À l’approche du 7 février 2026, Haïti s’apprête à dire adieu au Conseil Présidentiel de Transition (CPT). Comme toujours, la fin d’un mandat semble plus symbolique qu’efficace : le CPT s’en va, et le chaos, lui, reste fidèle au poste. Le Conseil avait pour mission d’organiser les élections, de coordonner et de guider le pays à travers ses crises institutionnelles. Mais le résultat est sans équivoque : les réussites sont rares, les échecs nombreux, et la population continue de subir les conséquences d’un système paralysé.
Le constat est sans appel : le CPT n’est pas seul en cause. Chaque parti politique et chaque leader impliqué dans le Conseil a montré ses limites. Les réunions se multiplient, les propositions fusent, mais aucune initiative concrète ne voit le jour. Pendant que les discussions théoriques occupent l’espace médiatique, la population regarde, attend, subit… et soupire. Le pays fonctionne toujours selon le mode “on verra demain”, pendant que les ambitions partisanes passent avant l’intérêt général.
Les personnalités politiques haïtiennes, elles aussi, se distinguent par un paradoxe frappant : plus elles parlent, moins le pays avance. Chaque déclaration est scrutée pour ce qu’elle rapporte au parti ou à l’image personnelle, plutôt que pour ce qu’elle apporte au pays. La fin du CPT aurait pu être l’occasion d’un sursaut national, d’une réflexion sérieuse sur le remplacement du Conseil et sur la manière de sortir Haïti de ses cycles d’échecs. Mais à l’évidence, les partis politiques sont plus enclins à se regarder le nombril qu’à agir pour le pays.

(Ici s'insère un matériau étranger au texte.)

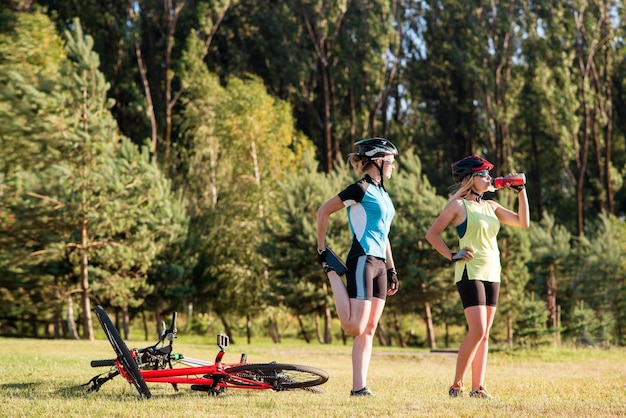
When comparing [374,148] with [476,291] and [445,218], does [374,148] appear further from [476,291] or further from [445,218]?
[476,291]

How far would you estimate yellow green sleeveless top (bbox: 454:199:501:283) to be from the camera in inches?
343

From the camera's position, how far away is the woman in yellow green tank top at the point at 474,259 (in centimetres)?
867

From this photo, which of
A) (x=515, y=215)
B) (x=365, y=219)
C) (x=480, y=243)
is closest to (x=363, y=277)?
(x=365, y=219)

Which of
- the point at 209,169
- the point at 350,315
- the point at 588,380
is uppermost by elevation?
the point at 209,169

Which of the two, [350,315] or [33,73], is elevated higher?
[33,73]

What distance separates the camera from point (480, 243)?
883 centimetres

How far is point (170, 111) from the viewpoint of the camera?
45562 mm

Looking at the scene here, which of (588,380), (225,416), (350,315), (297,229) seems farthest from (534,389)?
(297,229)

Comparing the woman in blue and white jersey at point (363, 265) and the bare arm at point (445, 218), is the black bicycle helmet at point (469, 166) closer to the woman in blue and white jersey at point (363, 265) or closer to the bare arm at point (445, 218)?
the bare arm at point (445, 218)

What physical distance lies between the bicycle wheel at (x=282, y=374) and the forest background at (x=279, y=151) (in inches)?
510

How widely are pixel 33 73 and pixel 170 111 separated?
566 inches

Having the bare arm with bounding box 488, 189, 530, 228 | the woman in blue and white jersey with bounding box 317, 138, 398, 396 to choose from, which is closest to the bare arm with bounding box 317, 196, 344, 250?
the woman in blue and white jersey with bounding box 317, 138, 398, 396

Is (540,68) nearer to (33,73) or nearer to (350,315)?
(33,73)

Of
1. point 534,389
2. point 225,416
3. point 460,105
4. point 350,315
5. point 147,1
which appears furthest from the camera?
point 460,105
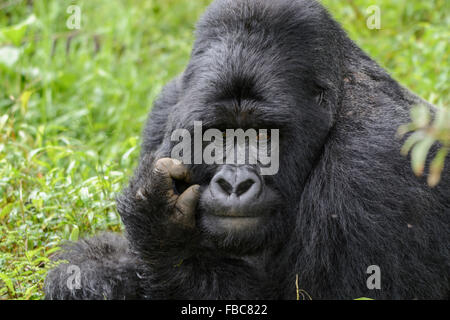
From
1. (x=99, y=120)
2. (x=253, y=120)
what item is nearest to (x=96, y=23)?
(x=99, y=120)

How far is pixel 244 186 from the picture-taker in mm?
3791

Résultat : le vide institutionnel persiste. Les structures politiques continuent d’exister, mais elles sont incapables de coordonner une sortie de crise. La population attend toujours des actions concrètes, mais les promesses restent au placard, les discussions se répètent, et le pays continue de tourner en rond. Le 7 février ne sera pas une date miraculeuse : il marquera simplement la fin d’un mandat, et le chaos, lui, restera fidèle et immuable.
Haïti a besoin d’un leadership responsable et d’une vision commune. Tant que les ambitions personnelles et partisanes passeront avant l’intérêt national, le pays restera dans le même cycle. Le CPT sort, le chaos reste, et Haïti, lui, continue de vivre selon la règle implicite du “on verra demain”.